┌─ Records provided

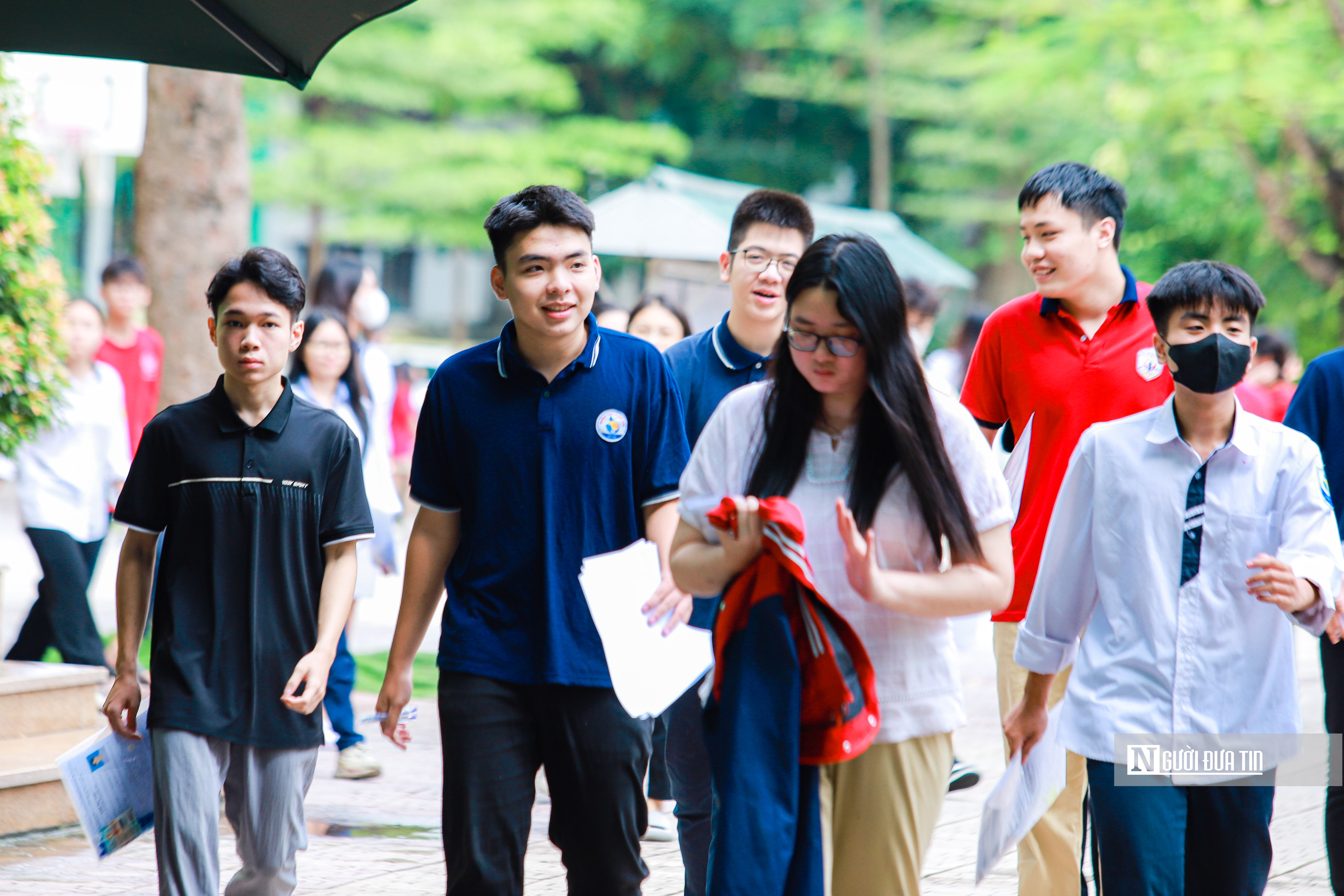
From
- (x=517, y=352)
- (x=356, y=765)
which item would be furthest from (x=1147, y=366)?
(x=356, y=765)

└─
┌─ Records provided

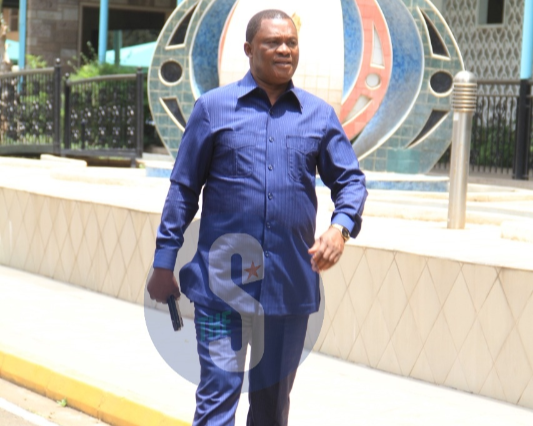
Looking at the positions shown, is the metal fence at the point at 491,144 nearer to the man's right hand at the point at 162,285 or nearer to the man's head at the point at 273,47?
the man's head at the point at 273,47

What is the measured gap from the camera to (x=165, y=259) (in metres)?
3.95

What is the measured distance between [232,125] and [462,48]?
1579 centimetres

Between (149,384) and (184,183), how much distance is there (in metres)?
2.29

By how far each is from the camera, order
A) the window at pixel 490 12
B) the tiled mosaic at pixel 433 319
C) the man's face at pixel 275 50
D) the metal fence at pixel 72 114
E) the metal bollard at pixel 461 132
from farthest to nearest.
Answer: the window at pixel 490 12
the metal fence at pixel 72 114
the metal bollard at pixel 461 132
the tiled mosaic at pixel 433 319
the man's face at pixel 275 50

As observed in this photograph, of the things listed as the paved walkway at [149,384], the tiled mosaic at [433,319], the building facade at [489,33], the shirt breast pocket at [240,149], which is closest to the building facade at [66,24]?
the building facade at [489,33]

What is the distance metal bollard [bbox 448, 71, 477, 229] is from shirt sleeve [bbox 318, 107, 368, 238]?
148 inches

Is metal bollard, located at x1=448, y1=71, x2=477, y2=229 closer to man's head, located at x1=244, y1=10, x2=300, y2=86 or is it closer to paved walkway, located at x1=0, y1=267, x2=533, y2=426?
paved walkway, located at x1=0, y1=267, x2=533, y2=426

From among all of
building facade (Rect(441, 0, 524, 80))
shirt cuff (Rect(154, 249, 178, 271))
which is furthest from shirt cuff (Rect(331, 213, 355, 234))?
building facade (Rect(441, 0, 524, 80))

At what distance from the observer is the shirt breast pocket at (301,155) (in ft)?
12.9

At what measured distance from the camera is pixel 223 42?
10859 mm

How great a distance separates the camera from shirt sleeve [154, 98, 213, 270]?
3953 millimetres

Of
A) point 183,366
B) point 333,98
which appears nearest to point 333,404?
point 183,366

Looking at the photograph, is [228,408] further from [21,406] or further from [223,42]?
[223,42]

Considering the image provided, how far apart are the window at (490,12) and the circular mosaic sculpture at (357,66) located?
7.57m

└─

- **Problem statement**: Collect each line in the records above that contains the word "sleeve". Case counts.

- **Task answer**:
What is the distance metal bollard [bbox 448, 71, 477, 229] is from shirt sleeve [bbox 318, 107, 368, 238]?
How great a distance separates the camera from shirt sleeve [154, 98, 213, 270]?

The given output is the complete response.